== YOUR TASK ==
Write out the items word for word, from the start of the items up to and including the line with "134H93V128L87 121L79 123L77".

Dataset rows:
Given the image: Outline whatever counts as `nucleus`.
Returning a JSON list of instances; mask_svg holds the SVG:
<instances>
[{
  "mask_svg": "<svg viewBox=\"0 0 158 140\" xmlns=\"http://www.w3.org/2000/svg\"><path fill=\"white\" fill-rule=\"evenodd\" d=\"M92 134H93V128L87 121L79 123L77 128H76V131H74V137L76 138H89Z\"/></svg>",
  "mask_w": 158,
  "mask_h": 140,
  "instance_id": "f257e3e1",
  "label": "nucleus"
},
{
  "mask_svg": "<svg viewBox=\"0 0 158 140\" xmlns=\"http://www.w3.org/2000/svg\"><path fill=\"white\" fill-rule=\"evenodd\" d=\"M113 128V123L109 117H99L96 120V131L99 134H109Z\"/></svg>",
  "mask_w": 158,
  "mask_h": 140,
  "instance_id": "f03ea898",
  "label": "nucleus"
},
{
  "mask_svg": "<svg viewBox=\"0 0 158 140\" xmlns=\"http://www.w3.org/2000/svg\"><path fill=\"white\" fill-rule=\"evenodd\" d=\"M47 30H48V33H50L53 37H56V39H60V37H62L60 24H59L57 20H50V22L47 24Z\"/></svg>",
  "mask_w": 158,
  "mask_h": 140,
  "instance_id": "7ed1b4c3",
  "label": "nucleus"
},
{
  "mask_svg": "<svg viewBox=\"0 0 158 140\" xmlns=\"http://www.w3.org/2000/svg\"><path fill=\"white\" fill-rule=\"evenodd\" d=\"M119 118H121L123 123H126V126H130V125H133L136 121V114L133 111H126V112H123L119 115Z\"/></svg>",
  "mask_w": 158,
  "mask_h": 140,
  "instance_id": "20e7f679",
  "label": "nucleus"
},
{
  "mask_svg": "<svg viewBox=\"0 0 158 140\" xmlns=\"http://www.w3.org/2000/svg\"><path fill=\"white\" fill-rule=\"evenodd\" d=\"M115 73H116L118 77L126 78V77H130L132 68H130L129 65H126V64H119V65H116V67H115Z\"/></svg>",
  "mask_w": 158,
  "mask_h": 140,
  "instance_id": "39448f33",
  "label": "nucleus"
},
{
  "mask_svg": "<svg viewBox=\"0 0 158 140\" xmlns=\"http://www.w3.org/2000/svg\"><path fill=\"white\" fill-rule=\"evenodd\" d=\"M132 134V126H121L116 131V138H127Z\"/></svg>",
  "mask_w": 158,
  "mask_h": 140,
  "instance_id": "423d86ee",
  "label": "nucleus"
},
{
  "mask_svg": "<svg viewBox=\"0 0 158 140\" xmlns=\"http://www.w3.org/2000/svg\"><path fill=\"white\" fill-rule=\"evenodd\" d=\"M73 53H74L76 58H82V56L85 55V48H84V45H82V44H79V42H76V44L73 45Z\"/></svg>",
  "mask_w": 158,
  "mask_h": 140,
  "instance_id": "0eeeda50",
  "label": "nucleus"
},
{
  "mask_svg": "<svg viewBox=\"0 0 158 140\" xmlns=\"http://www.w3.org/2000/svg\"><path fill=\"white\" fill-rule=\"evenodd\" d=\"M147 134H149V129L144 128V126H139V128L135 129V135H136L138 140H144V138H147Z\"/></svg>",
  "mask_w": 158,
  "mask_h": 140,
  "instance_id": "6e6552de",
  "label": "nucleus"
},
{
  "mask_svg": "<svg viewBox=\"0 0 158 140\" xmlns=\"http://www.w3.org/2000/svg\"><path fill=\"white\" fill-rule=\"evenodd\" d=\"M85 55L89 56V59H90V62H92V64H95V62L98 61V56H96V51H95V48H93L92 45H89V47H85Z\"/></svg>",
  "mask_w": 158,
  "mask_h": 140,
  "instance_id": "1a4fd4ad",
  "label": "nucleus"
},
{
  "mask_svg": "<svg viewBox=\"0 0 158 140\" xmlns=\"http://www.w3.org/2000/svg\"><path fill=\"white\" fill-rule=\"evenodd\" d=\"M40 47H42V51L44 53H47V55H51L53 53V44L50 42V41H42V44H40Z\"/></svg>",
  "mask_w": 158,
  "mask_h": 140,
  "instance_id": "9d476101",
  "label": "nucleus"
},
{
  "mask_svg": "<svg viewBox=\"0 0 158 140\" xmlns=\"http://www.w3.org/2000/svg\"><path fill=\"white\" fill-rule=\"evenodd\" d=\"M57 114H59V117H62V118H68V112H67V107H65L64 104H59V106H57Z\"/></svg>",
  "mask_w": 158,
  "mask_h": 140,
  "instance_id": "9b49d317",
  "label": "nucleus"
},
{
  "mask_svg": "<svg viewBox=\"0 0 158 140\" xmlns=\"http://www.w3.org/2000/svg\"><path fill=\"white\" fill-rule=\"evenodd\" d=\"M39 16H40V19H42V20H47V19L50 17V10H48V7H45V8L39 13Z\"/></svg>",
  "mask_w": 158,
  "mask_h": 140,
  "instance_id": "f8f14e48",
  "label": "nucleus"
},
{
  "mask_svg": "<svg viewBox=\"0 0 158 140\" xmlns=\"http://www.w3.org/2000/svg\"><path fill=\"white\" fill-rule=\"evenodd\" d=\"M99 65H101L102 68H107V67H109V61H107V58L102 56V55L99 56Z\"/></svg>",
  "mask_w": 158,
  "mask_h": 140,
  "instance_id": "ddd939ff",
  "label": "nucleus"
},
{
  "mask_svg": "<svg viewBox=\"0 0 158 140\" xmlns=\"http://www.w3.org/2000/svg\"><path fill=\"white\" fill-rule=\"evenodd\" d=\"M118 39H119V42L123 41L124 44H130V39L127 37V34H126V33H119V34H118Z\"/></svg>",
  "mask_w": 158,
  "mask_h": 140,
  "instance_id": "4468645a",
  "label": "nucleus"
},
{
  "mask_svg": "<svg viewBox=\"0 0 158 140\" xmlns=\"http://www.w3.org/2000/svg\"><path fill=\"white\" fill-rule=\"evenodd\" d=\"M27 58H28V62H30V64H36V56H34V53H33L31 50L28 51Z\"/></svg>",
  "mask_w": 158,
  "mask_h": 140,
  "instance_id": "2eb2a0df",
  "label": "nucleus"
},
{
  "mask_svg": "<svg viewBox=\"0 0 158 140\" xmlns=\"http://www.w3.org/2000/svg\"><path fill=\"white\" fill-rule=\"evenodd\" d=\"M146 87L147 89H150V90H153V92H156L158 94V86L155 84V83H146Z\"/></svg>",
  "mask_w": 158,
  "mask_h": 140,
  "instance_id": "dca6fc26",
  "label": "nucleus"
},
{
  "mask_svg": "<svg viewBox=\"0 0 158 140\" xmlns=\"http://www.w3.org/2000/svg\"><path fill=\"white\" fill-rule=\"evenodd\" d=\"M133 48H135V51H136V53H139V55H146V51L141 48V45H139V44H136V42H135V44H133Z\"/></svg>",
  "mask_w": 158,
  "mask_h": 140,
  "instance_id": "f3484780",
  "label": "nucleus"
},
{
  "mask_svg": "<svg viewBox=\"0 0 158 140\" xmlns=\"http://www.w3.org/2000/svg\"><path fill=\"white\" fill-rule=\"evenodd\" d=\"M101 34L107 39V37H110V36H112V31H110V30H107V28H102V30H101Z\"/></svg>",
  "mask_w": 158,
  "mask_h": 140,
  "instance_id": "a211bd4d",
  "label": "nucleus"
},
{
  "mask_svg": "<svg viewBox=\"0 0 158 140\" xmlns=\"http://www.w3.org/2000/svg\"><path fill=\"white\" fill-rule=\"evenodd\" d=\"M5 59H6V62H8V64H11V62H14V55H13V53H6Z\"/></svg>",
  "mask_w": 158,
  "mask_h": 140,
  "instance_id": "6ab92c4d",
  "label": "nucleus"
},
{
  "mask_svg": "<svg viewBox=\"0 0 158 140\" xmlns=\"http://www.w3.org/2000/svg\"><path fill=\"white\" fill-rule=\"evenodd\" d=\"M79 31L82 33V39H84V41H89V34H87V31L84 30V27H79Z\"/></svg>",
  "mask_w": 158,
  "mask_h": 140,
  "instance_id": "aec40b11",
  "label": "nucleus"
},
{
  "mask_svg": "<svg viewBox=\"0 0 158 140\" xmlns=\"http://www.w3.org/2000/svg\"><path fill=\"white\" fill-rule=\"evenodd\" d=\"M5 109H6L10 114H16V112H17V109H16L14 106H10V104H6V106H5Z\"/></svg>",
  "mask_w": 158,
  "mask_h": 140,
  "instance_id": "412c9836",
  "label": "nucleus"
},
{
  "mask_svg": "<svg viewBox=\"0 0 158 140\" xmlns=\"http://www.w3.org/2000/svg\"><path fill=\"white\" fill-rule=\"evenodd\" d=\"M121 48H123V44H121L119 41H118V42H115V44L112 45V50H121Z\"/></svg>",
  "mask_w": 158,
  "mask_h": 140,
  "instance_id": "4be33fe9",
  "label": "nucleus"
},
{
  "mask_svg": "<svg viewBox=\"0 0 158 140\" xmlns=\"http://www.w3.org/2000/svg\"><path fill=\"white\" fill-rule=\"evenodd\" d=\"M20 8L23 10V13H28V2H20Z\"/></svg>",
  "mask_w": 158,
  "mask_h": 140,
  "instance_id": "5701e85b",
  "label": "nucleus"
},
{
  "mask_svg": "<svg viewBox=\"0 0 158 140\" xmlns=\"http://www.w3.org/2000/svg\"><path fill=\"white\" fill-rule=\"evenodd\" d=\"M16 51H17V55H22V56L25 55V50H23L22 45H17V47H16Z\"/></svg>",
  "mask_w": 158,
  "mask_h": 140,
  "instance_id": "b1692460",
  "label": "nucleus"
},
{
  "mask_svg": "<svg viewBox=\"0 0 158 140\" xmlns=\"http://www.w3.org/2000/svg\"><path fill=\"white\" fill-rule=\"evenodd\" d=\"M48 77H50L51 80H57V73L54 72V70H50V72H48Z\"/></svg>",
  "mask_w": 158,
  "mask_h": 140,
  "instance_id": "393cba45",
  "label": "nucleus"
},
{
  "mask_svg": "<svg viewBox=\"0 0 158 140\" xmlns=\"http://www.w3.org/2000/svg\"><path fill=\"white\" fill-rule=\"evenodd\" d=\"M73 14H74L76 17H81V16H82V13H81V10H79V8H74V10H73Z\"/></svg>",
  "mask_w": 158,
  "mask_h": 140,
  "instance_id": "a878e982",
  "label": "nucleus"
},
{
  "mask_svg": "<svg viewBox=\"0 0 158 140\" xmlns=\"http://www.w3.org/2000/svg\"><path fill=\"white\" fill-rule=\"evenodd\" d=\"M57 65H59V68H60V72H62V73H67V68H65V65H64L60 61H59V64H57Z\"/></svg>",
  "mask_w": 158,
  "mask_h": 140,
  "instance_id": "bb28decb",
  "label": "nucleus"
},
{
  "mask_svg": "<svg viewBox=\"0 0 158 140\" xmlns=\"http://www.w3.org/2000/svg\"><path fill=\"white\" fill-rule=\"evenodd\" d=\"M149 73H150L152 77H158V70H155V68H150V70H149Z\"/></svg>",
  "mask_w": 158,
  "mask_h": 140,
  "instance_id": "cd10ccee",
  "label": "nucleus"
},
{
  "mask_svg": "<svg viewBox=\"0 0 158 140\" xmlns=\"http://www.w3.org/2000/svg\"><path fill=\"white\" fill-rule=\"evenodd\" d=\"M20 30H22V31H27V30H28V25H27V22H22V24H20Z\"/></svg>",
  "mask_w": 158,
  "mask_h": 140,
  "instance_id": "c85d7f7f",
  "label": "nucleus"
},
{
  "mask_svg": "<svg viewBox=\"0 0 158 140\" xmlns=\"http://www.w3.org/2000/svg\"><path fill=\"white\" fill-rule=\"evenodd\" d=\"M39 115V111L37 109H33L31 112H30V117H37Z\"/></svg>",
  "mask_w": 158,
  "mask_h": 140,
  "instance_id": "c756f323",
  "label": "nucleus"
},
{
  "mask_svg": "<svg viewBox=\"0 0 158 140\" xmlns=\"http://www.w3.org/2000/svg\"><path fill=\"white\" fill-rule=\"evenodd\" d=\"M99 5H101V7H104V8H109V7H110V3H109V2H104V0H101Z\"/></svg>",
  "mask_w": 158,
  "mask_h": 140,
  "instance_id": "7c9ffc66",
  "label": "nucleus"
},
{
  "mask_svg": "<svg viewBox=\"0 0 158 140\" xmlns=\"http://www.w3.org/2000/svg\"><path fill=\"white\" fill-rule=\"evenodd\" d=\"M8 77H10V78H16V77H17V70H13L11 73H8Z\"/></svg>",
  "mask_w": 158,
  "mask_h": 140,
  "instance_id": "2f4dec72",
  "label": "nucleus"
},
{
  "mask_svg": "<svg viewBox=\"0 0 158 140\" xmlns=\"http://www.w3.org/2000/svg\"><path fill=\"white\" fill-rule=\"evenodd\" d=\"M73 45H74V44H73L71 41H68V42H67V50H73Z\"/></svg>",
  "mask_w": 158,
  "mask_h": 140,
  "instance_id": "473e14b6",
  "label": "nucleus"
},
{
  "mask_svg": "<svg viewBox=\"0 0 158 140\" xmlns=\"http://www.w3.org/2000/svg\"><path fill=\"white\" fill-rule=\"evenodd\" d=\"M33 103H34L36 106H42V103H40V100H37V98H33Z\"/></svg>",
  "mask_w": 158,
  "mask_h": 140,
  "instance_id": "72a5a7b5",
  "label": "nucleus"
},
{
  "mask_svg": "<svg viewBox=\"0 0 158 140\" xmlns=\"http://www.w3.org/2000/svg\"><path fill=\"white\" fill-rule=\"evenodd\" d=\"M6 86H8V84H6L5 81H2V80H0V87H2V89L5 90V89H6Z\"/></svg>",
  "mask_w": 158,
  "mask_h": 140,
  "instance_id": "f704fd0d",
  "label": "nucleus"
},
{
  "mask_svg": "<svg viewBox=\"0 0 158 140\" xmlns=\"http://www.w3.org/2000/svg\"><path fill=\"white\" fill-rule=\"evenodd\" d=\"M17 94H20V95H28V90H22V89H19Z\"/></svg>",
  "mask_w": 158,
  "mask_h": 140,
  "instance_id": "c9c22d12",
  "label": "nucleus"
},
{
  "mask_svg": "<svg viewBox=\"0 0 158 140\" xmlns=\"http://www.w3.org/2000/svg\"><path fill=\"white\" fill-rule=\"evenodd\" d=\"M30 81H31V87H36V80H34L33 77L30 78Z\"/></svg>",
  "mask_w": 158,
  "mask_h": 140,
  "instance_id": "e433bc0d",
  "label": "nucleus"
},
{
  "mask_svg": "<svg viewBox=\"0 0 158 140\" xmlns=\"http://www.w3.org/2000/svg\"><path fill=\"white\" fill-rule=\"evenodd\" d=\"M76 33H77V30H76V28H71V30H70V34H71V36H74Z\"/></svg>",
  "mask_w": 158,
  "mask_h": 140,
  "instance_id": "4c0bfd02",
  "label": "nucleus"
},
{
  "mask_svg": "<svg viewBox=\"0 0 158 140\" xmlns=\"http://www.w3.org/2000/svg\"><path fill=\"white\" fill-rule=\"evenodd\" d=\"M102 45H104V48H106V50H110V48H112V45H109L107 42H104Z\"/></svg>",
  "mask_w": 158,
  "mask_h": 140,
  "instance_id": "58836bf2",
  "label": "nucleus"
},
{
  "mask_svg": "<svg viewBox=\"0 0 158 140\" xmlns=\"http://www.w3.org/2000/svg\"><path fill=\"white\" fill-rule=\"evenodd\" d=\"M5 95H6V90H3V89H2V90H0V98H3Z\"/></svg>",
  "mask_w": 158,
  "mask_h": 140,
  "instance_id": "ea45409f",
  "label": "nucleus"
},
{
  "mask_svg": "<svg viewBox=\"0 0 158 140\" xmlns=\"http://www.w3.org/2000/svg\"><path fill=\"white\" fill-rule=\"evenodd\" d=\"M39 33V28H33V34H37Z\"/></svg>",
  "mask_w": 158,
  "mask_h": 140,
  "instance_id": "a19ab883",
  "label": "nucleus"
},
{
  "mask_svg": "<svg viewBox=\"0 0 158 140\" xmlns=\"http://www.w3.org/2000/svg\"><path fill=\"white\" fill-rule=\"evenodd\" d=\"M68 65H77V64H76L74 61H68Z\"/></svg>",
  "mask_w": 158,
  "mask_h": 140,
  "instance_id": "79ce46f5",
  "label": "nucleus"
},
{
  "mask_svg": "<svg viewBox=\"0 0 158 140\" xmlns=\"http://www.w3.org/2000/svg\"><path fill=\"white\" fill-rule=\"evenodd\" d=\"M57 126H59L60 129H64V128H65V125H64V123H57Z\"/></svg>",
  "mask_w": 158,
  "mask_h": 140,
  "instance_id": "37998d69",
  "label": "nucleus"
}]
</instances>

== RESULT OF THIS EXERCISE ==
Given the image: Outline whatever counts as `nucleus`.
Returning a JSON list of instances; mask_svg holds the SVG:
<instances>
[{
  "mask_svg": "<svg viewBox=\"0 0 158 140\" xmlns=\"http://www.w3.org/2000/svg\"><path fill=\"white\" fill-rule=\"evenodd\" d=\"M92 134H93V128L87 121L79 123L77 128H76V131H74V137L76 138H89Z\"/></svg>",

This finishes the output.